Wie das Unternehmen am Dienstag bekannt gab, können Reisende nun online den Notfahrplan der Bahn für die ersten Tage des bevorstehenden Streiks einsehen.
Die üblichen Fahrplanauskünfte im Internet zeigen an, ob Züge fahren oder nicht. Im Regionalverkehr der DB Regio sind erhebliche Einschränkungen zu erwarten.

Die GDL hat im laufenden Tarifstreit mit der DB zu einem neuen, sechstägigen Streik aufgerufen.
Dieser soll in der Nacht zum Mittwoch, 24. Januar, um 2 Uhr beginnen und bis Montagabend, 29. Januar, 18 Uhr andauern.
Die GDL warnt vor massiven Beeinträchtigungen im Personenverkehr der Bahn in diesem Zeitraum.

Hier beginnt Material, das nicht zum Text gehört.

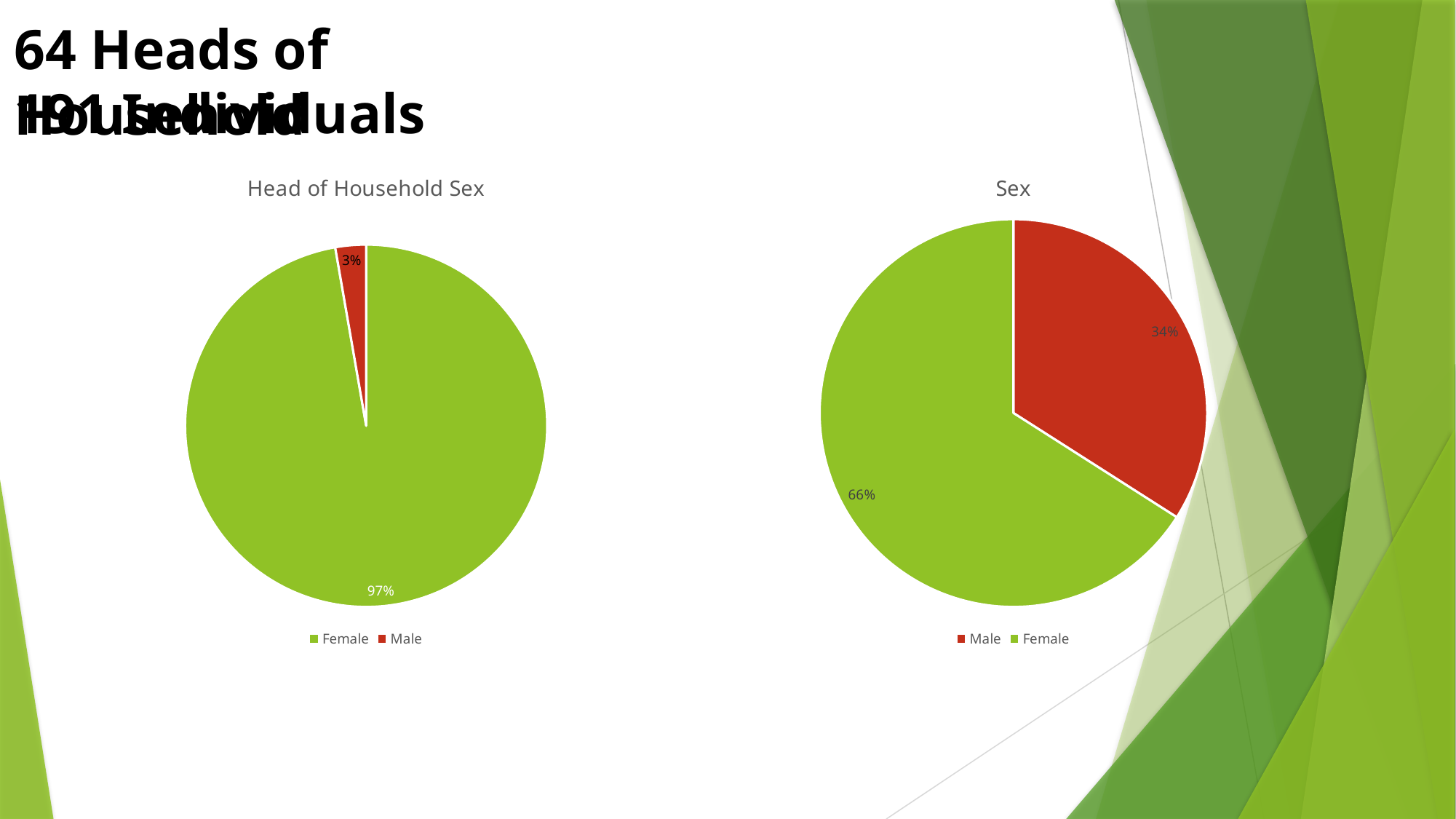
In the 'Head of Household Sex' chart, what is the difference between the Female and Male shares? 94% What kind of chart is the 'Sex' chart? Pie chart In the 'Sex' chart, what colour is the Male slice? Red In the 'Sex' chart, what share of the pie is Female? 66% In the 'Sex' chart, what is the difference between the Female and Male shares? 32% How many categories does the 'Head of Household Sex' chart show? 2 In the 'Sex' chart, which is larger, Male or Female? Female In the 'Sex' chart, what share of the pie is Male? 34% In the 'Head of Household Sex' chart, what share of the pie is Male? 3% In the 'Sex' chart, which category has the smallest slice? Male In the 'Head of Household Sex' chart, which category has the largest slice? Female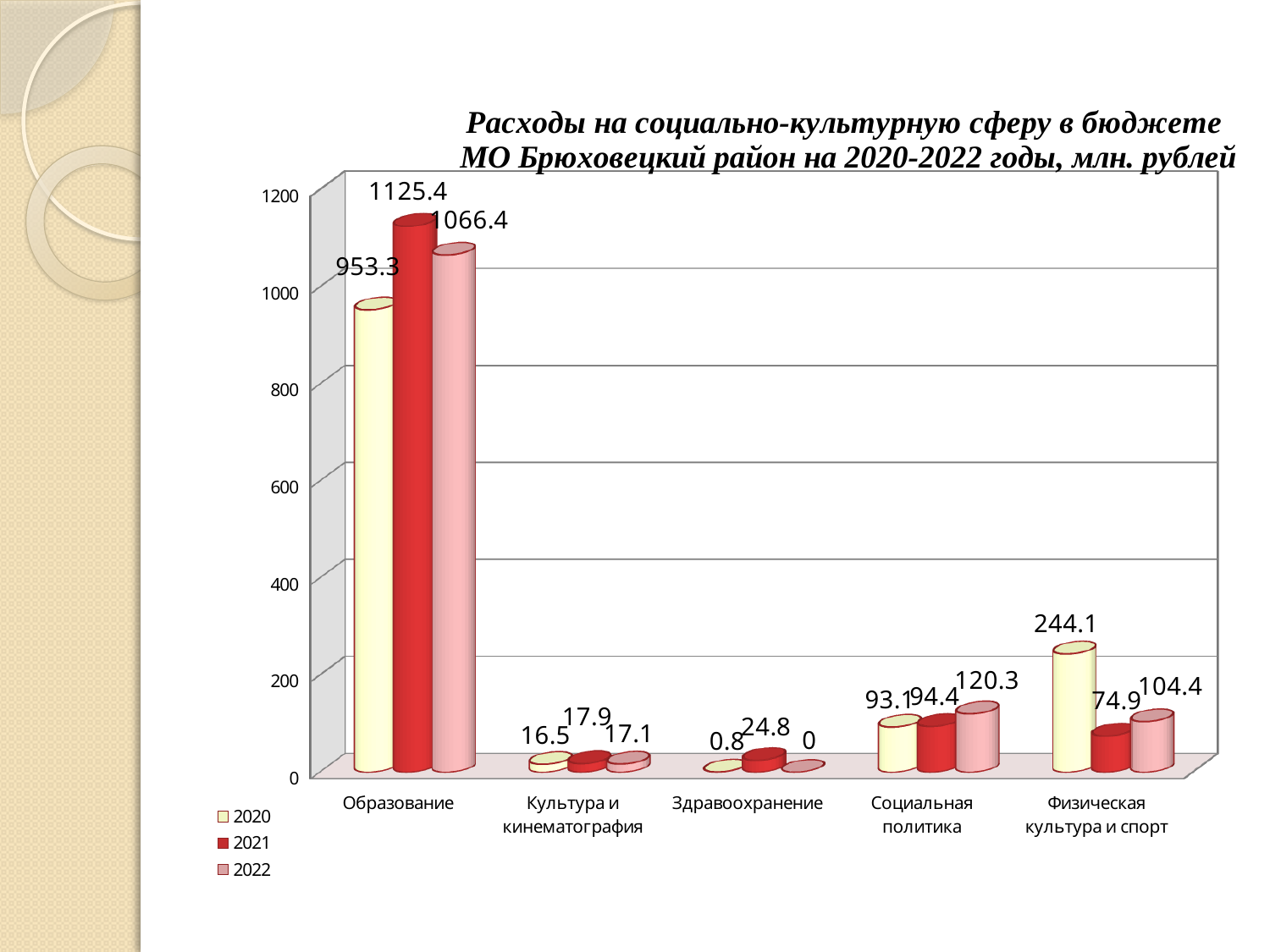
What is the value for Образование in the 2021 series? 1125.4 Which is larger for Физическая культура и спорт: the 2020 value or the 2022 value? 2020 How many categories are shown on the x axis? 5 How many series does the legend list? 3 Which series is shown in dark red in the legend? 2021 What kind of chart is shown on the slide? bar chart What is the value for Физическая культура и спорт in the 2020 series? 244.1 What is the difference between the 2021 and 2020 values for Образование? 172.1 Which category has the highest value in the 2020 series? Образование Which category has the lowest value in the 2021 series? Культура и кинематография What is the value for Здравоохранение in the 2022 series? 0 What is the value for Социальная политика in the 2022 series? 120.3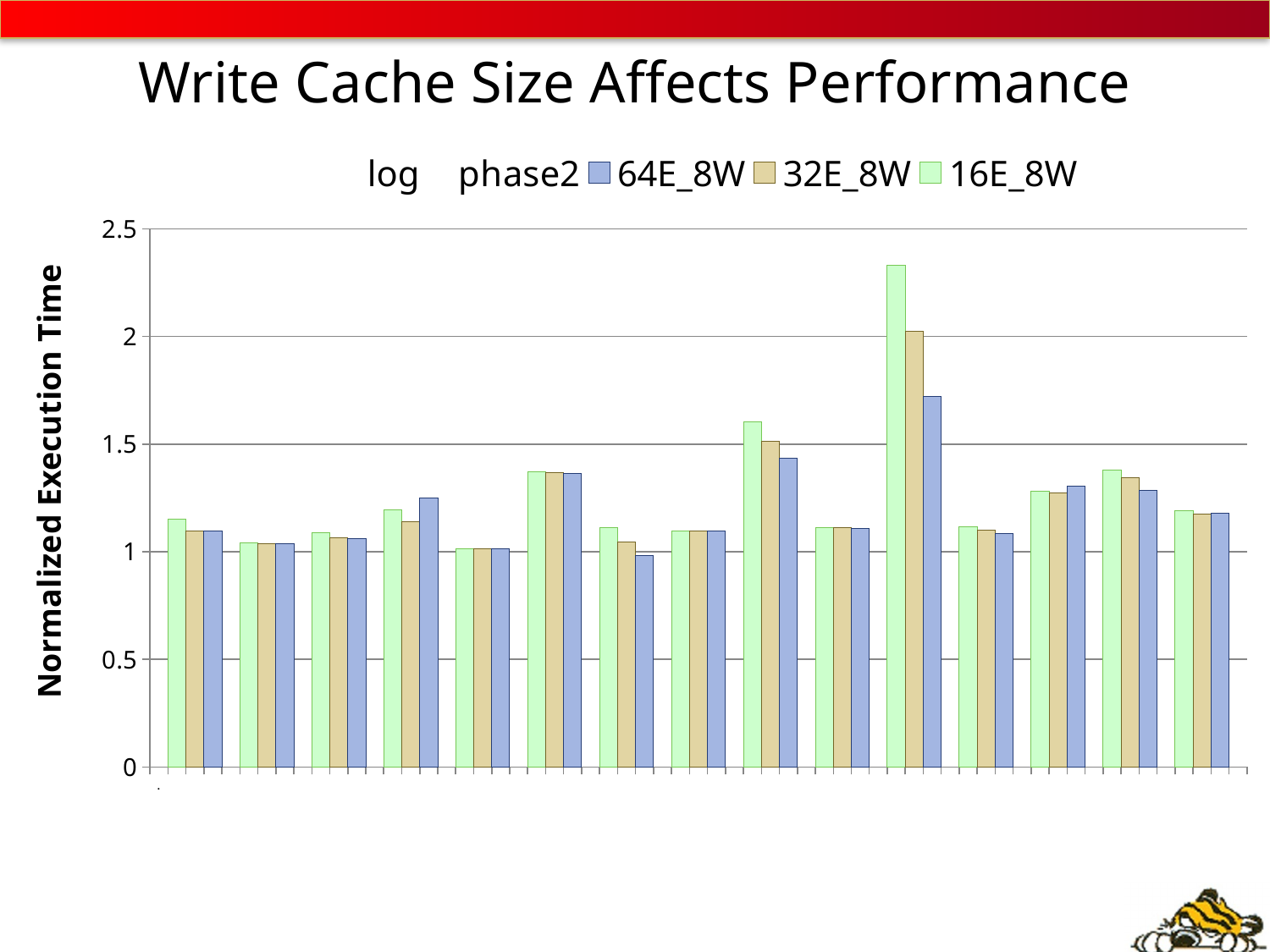
Which series is shown in light green in the legend? 16E_8W What kind of chart is shown on the slide? bar chart In the 11th group from the left, is the 64E_8W value greater or less than 2? less In the 9th group from the left, is the 64E_8W value greater or less than 1.5? less In the 9th group from the left, which is larger, the 16E_8W value or the 64E_8W value? 16E_8W In the tallest group of bars (the 11th group from the left), which series has the highest value? 16E_8W How many groups of bars are plotted along the x axis? 15 Is the value of the tallest 16E_8W bar greater or less than 2? greater What is the label of the y axis? Normalized Execution Time In the tallest group of bars (the 11th group from the left), which series has the lowest value? 64E_8W How many series does the legend list? 5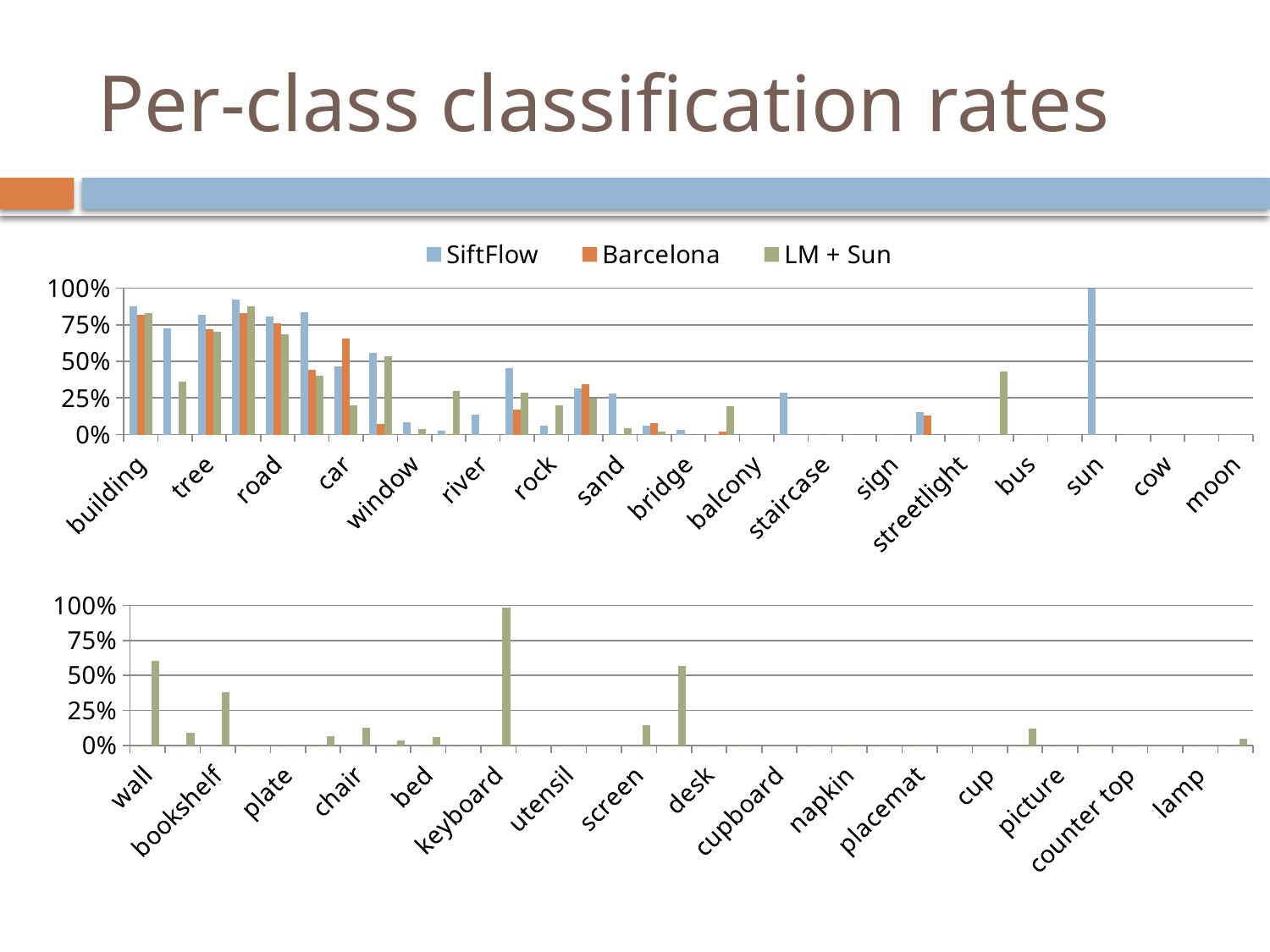
In the bottom chart, is the value for wall greater or less than 50%? greater How many series does the legend of the top chart list? 3 What are the series names in the legend of the top chart? SiftFlow, Barcelona, LM + Sun In the top chart, which category has the highest SiftFlow value? sun In the bottom chart, which category has the highest value? keyboard In the top chart, which is larger for car: the SiftFlow value or the Barcelona value? Barcelona What kind of chart is the top chart on the slide? bar chart In the top chart, is the Barcelona value for car greater or less than 50%? greater In the top chart, which is larger for car: the SiftFlow value or the LM + Sun value? SiftFlow In the top chart, is the SiftFlow value for building greater or less than 75%? greater In the bottom chart, which is larger: the value for wall or the value for bookshelf? wall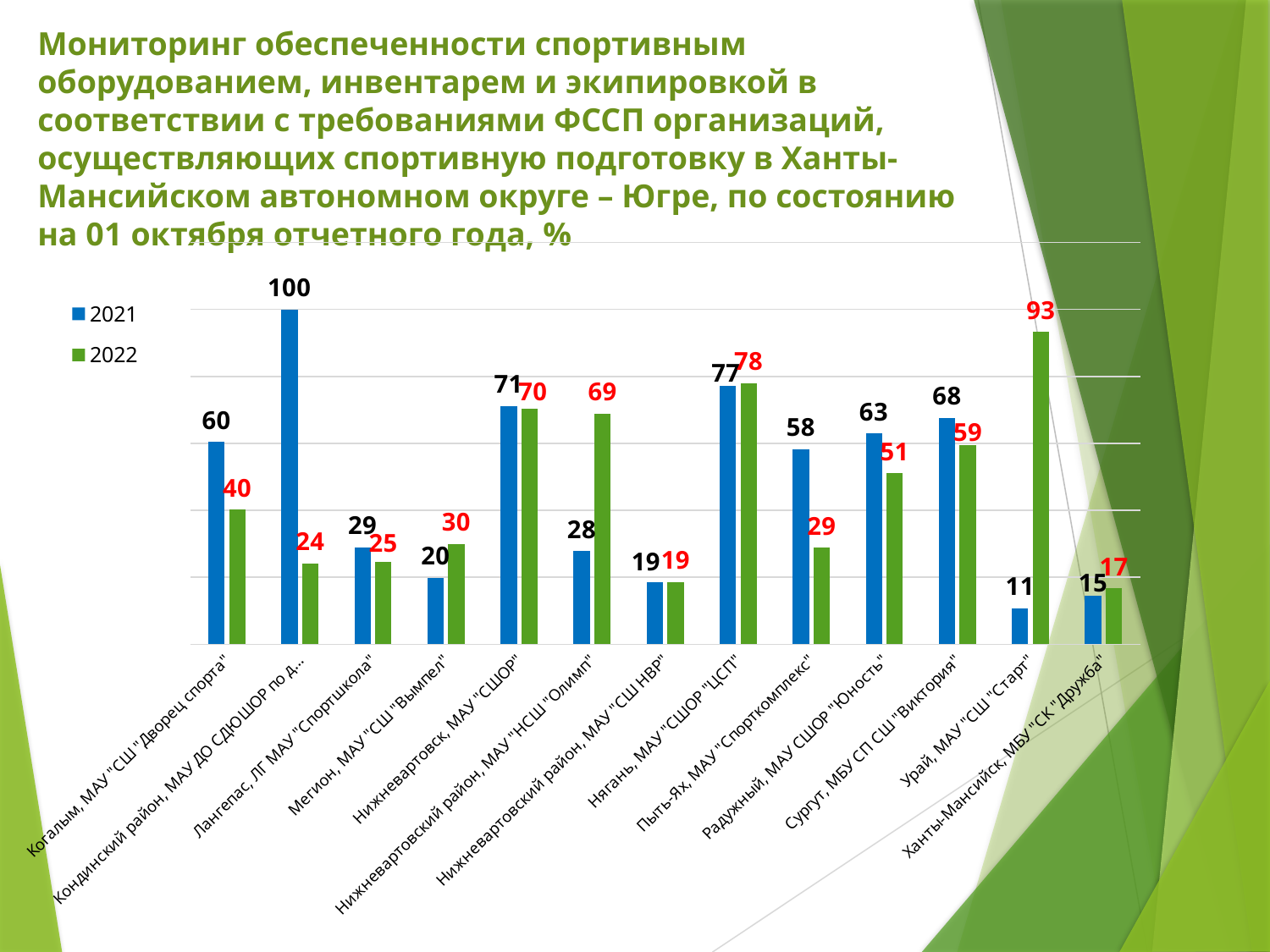
What is the difference between the 2021 and 2022 values for Кондинский район, МАУ ДО СДЮШОР по д...? 76 How many series does the legend list? 2 Which organisation has the highest 2022 value? Урай, МАУ "СШ "Старт" What is the 2021 value for Когалым, МАУ "СШ "Дворец спорта"? 60 For Радужный, МАУ СШОР "Юность", which year has the larger value, 2021 or 2022? 2021 How many organisations are shown on the x axis? 13 Which organisation has the lowest 2021 value? Урай, МАУ "СШ "Старт" What is the 2022 value for Урай, МАУ "СШ "Старт"? 93 What kind of chart is shown on the slide? Bar chart What is the difference between the 2021 and 2022 values for Пыть-Ях, МАУ "Спорткомплекс"? 29 What is the 2022 value for Нижневартовский район, МАУ "НСШ "Олимп"? 69 Which organisation has the highest 2021 value? Кондинский район, МАУ ДО СДЮШОР по д...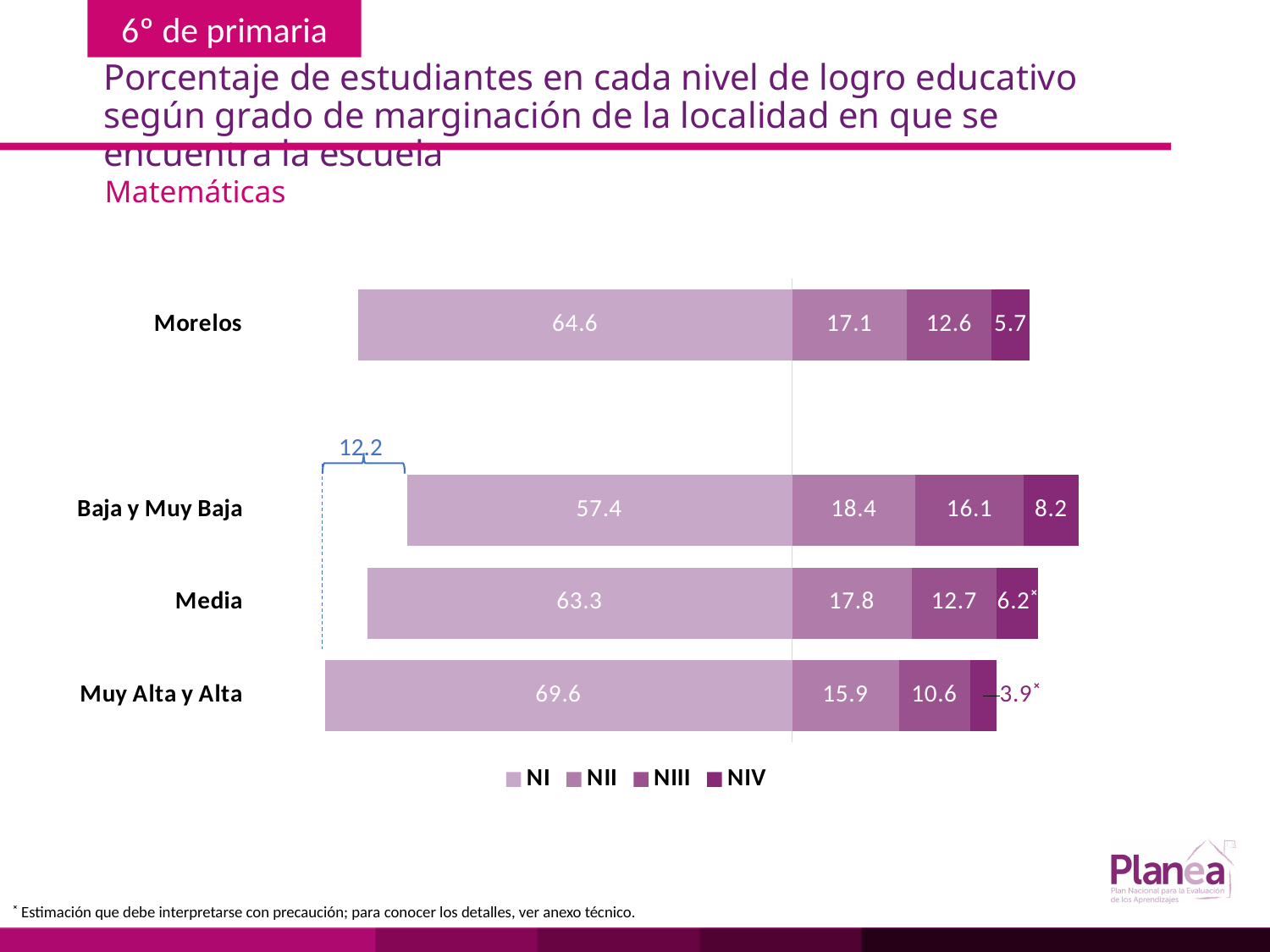
How many categories (bars) are shown in the chart? 4 What kind of chart is shown on the slide? stacked bar chart What is the NIV value for Muy Alta y Alta? 3.9 Which category has the lowest NIV value? Muy Alta y Alta What is the total of the stacked bar for Morelos? 100.0 What is the NIII value for Baja y Muy Baja? 16.1 What is the NI value for Morelos? 64.6 Which is larger, the NIV value for Baja y Muy Baja or the NIV value for Media? Baja y Muy Baja How many series does the legend list? 4 Which category has the highest NI value? Muy Alta y Alta What is the NII value for Media? 17.8 What is the difference between the NI values of Muy Alta y Alta and Baja y Muy Baja? 12.2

Beim für den Güterverkehr zuständigen Unternehmen DB Cargo soll der Streik bereits am Dienstagabend um 18 Uhr starten.

Der Notfahrplan der Bahn gewährleistet nach eigenen Angaben ein sehr begrenztes Zugangebot im Fern‑, Regional- und S‑Bahn-Verkehr der DB. Pendler müssen sich somit erneut auf schwierige Tage mit zahlreichen Zugausfällen und Verspätungen einstellen.

Die Gewerkschaft GDL werde erst wieder verhandeln, wenn klar sei, dass der Bahnvorstand mit ihr in Verhandlungen einträte über alle Elemente, die sie gefordert habe, so der GDL-Vorsitzende Weselsky. Die Gewerkschaft fordert eine verpflichtende Absenkung der Wochenarbeitszeit.

Der anstehende Arbeitskampf wäre der vierte im aktuellen Tarifkonflikt.
Vor dem Jahreswechsel legte die GDL bei zwei Warnstreiks große Teile des Personenverkehrs lahm.
Im Januar folgte ein dreitägiger Streik mit ähnlichen Auswirkungen.

Die Tarifverhandlungen mit der Bahn liegen derzeit auf Eis. 

Trotz zweier vorheriger Streiks konnten die Gespräche, insbesondere aufgrund der Forderung nach einer Senkung der Wochenarbeitszeit von 38 auf 35 Stunden bei vollem Lohnausgleich, nicht voranschreiten.

Am Freitag präsentierte die Bahn ein neues Angebot, das die Arbeitszeitwahl ab 2026 bei vollem Lohnausgleich auf 37 Wochenstunden ermöglicht.
Alternativ steht den Beschäftigten eine stärkere Lohnerhöhung zur Verfügung.